**やること:**
- A) 表面活性化接合のページをもとに、次の問いに答えよ。
(i) 大気中での接合のために併用する加熱は何℃程度か。
(ii) 金や銅では、どの処理によって大気中での接合を可能にするか。
(iii) 陽極接合をプラズマ表面活性化と兼用することで、何を達成したか。
- B) 表面活性化接合のページから、「表面活性化接合(SAB:Surface Activated Bonding)」を含む箇所で書き始め、「スな低温接合を達成しました。」の後で止めて、その部分を一字一句そのまま書き写せ。

**ページ:**
表面活性化接合(SAB:Surface Activated Bonding)

ボンドテックは、半導体の3次元積層化技術でキーポイントとなる「表面活性化による常温接合プロセス」の第一人者、東京大学の須賀唯知教授の指導のもと、量産への移行を実現する低真空化や大気中での常圧接合を可能とする技術に注力し開発してきました。また、150℃程度の加熱や加圧を併用することで大気中での接合も実現しております。これらは接合材料により最適な表面活性化方法を使い分けております。従来の原子ビームによる方法を応用し、特異な処理をすることで真空度を超高真空から低下させ、化合物半導体など異種材料の接合を実現しました。金(Au)や銅(Cu)においては低真空プラズマでのアルゴン(Ar)エッチング処理により、Siやガラスであればプラズマ親水化処理により大気中での接合を可能にします。さらに、従来の静電力を伴う陽極接合をプラズマ表面活性化と兼用することで、ボイドレスな低温接合を達成しました。

**空間推論の質問の記録:**
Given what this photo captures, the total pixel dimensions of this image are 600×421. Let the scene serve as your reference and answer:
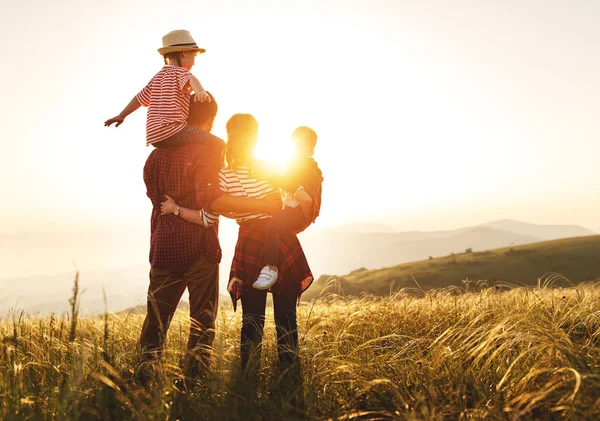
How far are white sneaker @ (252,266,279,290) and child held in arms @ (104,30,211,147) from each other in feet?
4.20

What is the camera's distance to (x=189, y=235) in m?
3.90

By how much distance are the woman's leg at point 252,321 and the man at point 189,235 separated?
0.92 feet

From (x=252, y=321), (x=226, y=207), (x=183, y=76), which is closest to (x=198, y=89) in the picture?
(x=183, y=76)

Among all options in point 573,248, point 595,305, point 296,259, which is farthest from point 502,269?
point 296,259

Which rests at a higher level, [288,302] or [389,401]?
[288,302]

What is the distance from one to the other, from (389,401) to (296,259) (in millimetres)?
1364

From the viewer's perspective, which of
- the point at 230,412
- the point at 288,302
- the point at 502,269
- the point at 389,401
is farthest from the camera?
the point at 502,269

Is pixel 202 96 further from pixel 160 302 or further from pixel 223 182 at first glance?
pixel 160 302

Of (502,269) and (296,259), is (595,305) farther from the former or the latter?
(502,269)

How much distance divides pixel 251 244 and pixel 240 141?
0.88 metres

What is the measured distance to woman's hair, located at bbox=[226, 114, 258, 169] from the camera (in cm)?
390

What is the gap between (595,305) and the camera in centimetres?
559

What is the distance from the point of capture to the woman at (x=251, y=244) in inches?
153

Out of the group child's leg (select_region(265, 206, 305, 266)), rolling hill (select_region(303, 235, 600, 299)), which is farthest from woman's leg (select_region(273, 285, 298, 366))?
rolling hill (select_region(303, 235, 600, 299))
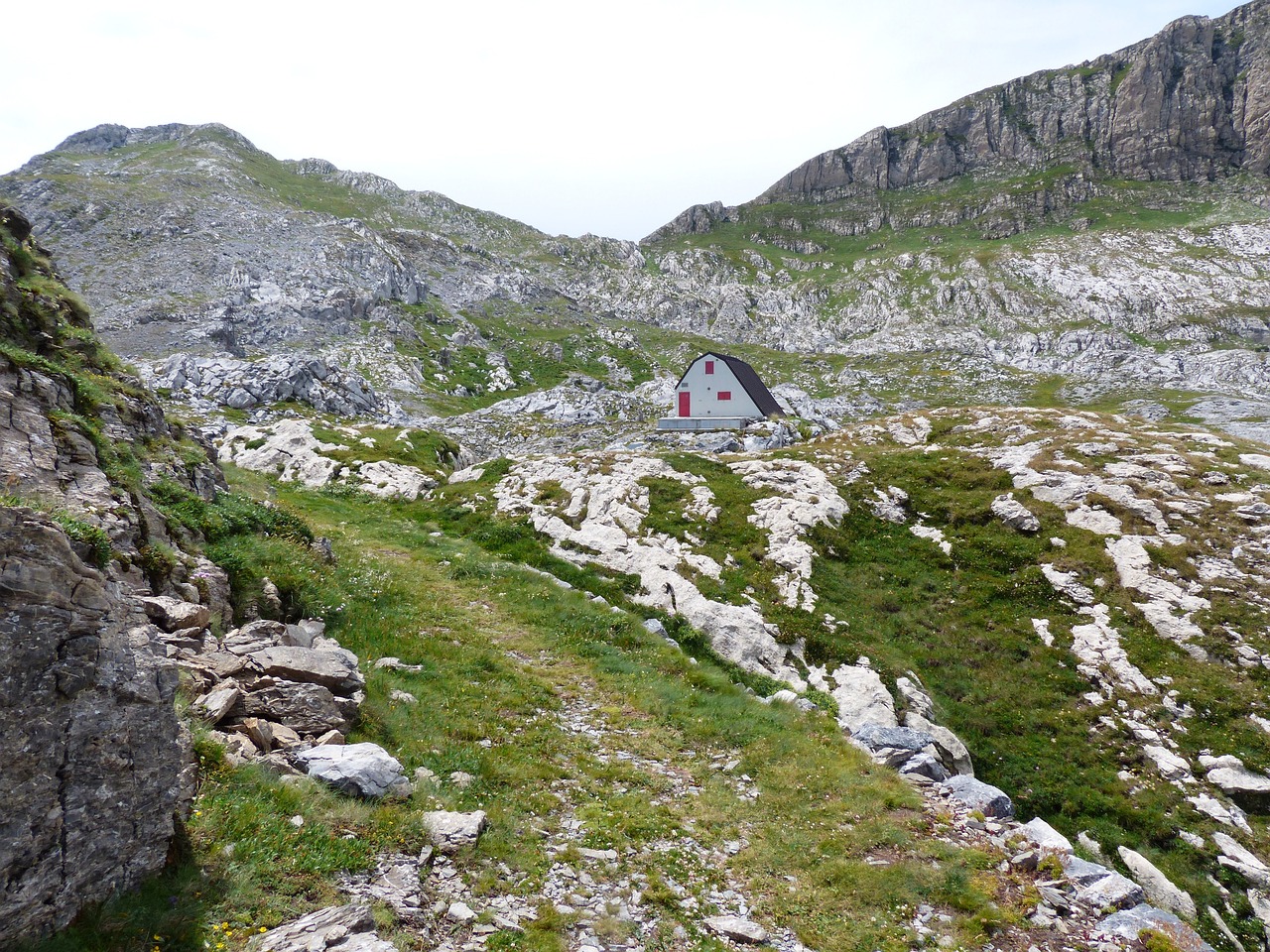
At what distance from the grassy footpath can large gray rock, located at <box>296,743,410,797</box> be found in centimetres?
30

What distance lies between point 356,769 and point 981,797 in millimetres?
12513

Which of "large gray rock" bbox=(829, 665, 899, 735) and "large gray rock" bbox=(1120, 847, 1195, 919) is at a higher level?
"large gray rock" bbox=(829, 665, 899, 735)

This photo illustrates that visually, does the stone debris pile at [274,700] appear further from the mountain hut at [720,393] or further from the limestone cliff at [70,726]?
the mountain hut at [720,393]

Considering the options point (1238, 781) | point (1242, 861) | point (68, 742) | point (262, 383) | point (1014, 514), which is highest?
point (262, 383)

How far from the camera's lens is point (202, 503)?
15008 mm

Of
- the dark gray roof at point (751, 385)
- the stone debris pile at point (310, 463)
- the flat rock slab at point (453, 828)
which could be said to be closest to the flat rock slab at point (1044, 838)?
the flat rock slab at point (453, 828)

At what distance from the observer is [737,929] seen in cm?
840

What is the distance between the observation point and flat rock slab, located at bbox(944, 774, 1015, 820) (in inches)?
459

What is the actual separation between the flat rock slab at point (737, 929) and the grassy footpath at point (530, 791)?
0.32 meters

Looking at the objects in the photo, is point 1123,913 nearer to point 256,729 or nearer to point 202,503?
point 256,729

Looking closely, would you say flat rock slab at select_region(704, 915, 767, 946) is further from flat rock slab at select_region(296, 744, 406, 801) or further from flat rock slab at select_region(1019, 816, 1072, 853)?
flat rock slab at select_region(1019, 816, 1072, 853)

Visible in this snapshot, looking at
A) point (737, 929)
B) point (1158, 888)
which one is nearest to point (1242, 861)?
point (1158, 888)

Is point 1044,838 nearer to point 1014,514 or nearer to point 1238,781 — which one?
point 1238,781

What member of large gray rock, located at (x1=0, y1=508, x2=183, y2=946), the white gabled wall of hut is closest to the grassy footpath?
large gray rock, located at (x1=0, y1=508, x2=183, y2=946)
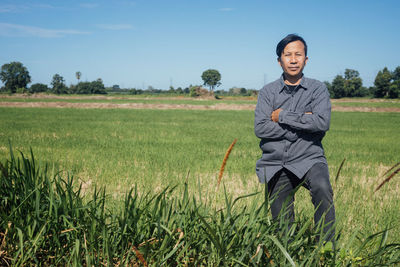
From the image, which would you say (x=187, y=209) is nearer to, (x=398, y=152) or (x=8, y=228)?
(x=8, y=228)

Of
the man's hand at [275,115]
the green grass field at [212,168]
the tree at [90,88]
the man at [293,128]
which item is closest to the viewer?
the man at [293,128]

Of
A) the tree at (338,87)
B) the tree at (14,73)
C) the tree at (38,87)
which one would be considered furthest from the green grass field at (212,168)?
the tree at (14,73)

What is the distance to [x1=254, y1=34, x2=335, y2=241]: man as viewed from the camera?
2.75m

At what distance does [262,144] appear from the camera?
9.94 ft

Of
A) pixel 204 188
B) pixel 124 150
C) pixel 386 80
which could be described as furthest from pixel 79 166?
pixel 386 80

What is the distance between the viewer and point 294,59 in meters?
2.81


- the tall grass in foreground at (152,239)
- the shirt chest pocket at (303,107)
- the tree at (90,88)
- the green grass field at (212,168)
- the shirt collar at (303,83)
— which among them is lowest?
the green grass field at (212,168)

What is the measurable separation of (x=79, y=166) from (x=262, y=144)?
5656mm

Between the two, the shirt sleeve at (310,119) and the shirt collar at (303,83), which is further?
the shirt collar at (303,83)

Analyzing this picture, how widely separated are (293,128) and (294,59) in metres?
0.63

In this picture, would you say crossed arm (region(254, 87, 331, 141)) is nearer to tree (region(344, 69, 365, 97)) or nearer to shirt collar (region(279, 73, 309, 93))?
shirt collar (region(279, 73, 309, 93))

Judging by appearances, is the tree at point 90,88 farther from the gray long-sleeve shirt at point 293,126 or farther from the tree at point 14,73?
the gray long-sleeve shirt at point 293,126

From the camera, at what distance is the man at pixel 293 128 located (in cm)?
275

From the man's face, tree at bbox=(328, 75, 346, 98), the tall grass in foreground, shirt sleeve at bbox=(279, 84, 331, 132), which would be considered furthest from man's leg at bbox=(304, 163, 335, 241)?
tree at bbox=(328, 75, 346, 98)
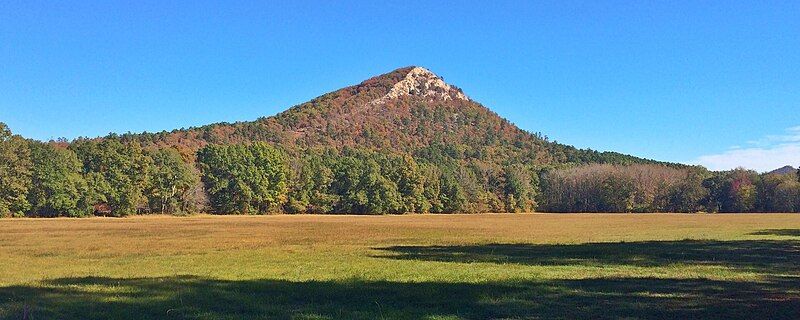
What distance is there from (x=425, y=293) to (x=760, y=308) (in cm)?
710

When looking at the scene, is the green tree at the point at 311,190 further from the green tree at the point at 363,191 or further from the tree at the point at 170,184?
the tree at the point at 170,184

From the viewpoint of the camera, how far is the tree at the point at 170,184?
345 ft

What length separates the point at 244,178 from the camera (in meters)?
118

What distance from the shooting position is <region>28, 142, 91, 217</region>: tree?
290 ft

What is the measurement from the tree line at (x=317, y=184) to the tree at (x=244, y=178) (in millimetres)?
202

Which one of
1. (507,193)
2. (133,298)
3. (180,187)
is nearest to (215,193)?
(180,187)

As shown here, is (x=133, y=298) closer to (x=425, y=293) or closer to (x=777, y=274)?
(x=425, y=293)

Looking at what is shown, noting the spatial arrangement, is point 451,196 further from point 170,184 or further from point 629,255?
point 629,255

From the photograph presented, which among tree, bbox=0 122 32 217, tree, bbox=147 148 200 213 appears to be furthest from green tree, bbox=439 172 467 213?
tree, bbox=0 122 32 217

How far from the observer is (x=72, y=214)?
89.9m

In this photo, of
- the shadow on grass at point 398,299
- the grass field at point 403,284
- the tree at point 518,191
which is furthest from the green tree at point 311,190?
the shadow on grass at point 398,299

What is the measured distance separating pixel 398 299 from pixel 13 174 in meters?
91.0

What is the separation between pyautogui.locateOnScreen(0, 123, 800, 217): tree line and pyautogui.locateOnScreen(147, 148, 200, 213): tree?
18 cm

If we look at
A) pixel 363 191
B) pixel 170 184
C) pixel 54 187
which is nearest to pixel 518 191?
pixel 363 191
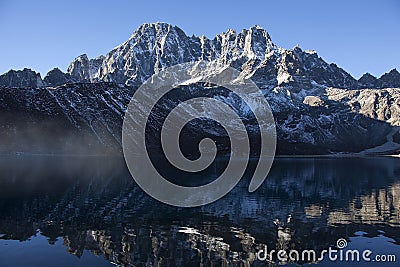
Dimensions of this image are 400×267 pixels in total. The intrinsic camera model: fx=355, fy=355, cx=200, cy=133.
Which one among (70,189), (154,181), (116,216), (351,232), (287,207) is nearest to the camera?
(351,232)

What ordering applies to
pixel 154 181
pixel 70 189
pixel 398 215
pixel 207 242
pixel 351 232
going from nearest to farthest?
1. pixel 207 242
2. pixel 351 232
3. pixel 398 215
4. pixel 70 189
5. pixel 154 181

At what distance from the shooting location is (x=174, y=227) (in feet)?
206

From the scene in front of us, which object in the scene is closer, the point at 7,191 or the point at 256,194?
the point at 7,191

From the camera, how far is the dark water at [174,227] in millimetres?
47500

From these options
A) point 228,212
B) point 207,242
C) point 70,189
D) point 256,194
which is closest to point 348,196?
point 256,194

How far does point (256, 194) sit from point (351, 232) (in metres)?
46.3

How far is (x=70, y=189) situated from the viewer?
10169cm

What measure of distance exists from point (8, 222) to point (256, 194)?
67771mm

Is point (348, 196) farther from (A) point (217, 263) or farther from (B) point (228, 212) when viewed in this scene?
(A) point (217, 263)

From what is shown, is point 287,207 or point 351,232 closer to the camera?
point 351,232

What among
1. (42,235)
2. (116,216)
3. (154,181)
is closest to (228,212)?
(116,216)

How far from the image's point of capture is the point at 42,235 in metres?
55.6

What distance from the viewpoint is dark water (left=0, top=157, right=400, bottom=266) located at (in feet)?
156

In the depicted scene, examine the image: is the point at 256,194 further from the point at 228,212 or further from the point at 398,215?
the point at 398,215
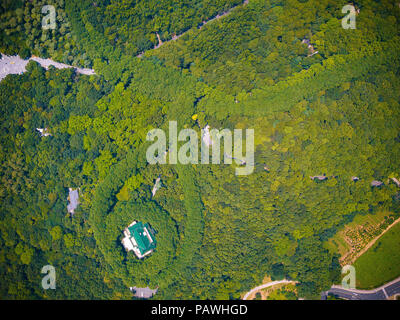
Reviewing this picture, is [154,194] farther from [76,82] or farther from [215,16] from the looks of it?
[215,16]

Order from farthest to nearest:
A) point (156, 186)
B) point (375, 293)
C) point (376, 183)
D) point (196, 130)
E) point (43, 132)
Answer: point (43, 132), point (156, 186), point (196, 130), point (376, 183), point (375, 293)

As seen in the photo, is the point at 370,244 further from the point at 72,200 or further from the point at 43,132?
the point at 43,132

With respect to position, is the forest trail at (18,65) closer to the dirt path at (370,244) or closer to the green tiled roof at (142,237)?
the green tiled roof at (142,237)

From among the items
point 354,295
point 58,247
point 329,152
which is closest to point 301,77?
point 329,152

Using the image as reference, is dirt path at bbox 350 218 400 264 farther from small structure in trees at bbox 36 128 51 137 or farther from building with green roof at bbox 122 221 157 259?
small structure in trees at bbox 36 128 51 137

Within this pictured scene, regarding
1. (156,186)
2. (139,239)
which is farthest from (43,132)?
(139,239)
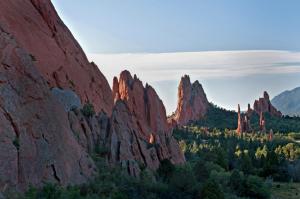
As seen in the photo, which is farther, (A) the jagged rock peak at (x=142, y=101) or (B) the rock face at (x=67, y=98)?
(A) the jagged rock peak at (x=142, y=101)

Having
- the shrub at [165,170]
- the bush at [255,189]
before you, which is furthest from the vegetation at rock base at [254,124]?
the shrub at [165,170]

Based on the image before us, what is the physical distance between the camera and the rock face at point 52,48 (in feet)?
131

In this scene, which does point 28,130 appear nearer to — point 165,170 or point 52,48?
point 52,48

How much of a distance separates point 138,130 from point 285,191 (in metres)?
21.4

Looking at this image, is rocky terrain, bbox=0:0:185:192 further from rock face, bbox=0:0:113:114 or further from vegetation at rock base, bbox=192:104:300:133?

**順番の結果:**
- A)
(i) 150℃程度
(ii) 低真空プラズマでのアルゴン（Ar）エッチング処理
(iii) ボイドレスな低温接合

- B)
表面活性化接合(SAB:Surface Activated Bonding)

ボンドテックは、半導体の3次元積層化技術でキーポイントとなる「表面活性化による常温接合プロセス」の第一人者、東京大学の須賀唯知教授の指導のもと、量産への移行を実現する低真空化や大気中での常圧接合を可能とする技術に注力し開発してきました。また、150℃程度の加熱や加圧を併用することで大気中での接合も実現しております。これらは接合材料により最適な表面活性化方法を使い分けております。従来の原子ビームによる方法を応用し、特異な処理をすることで真空度を超高真空から低下させ、化合物半導体など異種材料の接合を実現しました。金(Au)や銅(Cu)においては低真空プラズマでのアルゴン(Ar)エッチング処理により、Siやガラスであればプラズマ親水化処理により大気中での接合を可能にします。さらに、従来の静電力を伴う陽極接合をプラズマ表面活性化と兼用することで、ボイドレスな低温接合を達成しました。